To test this hypothesis, we generated organoids from patients with microsatellite instable (MSI) CRC and co-cultured these with autologous PBMC. In two out of eight patients (25%) for which MHC-I-proficient tumor organoids were available, a clear CD8+ T cell response was induced after two weeks of co-culture, ranging from 7-40% IFNγ+ and/or CD107a+ CD8+ T cells. Tumor reactivity was undetectable or present at a lower magnitude in PBMC directly ex vivo (0-14%), indicating that co-culture with autologous organoids induces or expands a tumor-reactive T cell population.
Live imaging showed that for one of these patients, co-cultured PBMC effectively killed autologous but not allogeneic tumor organoids.
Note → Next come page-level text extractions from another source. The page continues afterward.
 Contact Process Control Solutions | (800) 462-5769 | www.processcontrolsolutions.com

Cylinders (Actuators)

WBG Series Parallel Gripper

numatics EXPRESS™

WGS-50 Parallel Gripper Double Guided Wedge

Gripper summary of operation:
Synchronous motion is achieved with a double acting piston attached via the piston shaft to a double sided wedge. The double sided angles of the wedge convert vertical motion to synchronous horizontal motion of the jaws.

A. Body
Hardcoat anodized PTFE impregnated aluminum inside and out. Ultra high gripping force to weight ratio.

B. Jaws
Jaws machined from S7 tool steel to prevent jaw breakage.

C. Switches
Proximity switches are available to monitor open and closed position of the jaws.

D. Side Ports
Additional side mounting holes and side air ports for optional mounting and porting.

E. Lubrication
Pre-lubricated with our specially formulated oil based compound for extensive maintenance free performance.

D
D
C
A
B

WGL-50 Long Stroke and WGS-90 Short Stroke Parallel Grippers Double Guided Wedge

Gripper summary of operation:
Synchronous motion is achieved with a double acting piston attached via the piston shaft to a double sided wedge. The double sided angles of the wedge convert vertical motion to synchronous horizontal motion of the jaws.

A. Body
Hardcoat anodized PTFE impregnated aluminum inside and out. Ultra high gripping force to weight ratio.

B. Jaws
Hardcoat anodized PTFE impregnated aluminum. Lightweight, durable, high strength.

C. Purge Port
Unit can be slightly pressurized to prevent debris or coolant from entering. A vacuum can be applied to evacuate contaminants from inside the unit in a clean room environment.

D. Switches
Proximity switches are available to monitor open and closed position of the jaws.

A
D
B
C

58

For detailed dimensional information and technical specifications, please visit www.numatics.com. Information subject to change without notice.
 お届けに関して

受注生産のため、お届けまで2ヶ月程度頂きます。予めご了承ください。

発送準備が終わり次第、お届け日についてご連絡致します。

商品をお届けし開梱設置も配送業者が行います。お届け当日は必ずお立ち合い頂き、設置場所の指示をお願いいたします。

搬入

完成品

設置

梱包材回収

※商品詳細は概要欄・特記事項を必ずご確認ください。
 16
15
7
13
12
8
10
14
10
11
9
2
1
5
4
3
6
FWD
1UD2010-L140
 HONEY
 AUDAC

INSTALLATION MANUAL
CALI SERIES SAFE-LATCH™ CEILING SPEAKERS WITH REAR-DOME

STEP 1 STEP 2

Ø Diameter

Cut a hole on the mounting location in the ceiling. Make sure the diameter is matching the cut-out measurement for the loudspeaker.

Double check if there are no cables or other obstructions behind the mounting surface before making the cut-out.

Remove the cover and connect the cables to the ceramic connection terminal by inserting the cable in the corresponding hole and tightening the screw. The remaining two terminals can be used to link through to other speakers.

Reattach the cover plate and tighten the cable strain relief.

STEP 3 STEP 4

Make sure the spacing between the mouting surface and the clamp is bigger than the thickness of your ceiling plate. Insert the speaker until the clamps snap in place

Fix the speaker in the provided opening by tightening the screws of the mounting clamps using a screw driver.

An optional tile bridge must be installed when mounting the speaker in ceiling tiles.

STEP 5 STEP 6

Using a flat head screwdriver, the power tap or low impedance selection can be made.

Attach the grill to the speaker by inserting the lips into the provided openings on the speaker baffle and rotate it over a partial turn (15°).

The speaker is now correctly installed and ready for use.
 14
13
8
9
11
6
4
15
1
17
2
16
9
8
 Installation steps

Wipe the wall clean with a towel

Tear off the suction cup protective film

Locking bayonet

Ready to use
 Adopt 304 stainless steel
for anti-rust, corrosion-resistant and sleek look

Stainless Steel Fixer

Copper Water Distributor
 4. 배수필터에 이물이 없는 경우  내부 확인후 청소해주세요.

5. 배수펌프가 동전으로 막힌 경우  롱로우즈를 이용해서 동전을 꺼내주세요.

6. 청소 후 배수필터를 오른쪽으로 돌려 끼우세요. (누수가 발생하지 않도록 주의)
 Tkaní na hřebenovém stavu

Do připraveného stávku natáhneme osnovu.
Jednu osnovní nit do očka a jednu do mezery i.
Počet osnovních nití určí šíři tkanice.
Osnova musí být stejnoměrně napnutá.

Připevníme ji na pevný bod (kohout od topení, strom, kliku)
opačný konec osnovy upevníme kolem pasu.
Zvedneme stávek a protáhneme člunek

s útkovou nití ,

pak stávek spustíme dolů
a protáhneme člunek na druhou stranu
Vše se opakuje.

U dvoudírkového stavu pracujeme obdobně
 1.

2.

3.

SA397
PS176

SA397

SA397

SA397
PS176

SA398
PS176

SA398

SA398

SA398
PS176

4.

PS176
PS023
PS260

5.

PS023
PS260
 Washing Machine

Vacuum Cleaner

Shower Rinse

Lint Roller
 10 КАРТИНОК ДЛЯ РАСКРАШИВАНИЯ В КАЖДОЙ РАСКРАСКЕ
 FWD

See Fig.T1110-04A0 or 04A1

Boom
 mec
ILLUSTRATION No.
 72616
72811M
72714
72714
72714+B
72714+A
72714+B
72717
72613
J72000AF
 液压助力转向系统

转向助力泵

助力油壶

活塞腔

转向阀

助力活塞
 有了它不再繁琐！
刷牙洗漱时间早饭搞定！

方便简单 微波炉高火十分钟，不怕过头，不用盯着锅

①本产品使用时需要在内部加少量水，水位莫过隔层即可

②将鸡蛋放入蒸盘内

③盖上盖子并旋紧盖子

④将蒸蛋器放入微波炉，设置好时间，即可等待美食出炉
Organoids from the other patient, however, were resistant to killing by the co-cultured PBMC. Upon transduction with the MART-1 antigen, these organoids were effectively killed by MART-1-specific T cells, indicating that these organoids are not intrinsically resistant to T cell killing.
Taken together, these data provide proof of concept that tumor organoids can be used to obtain tumor-reactive T cell products from peripheral blood. The high success rate of establishing tumor organoid lines for individual patients provides a potential avenue for individualized T cell therapy. In addition, this platform may allow the testing of the role of different inhibitory mechanisms on tumor cell recognition by T cells in CRC.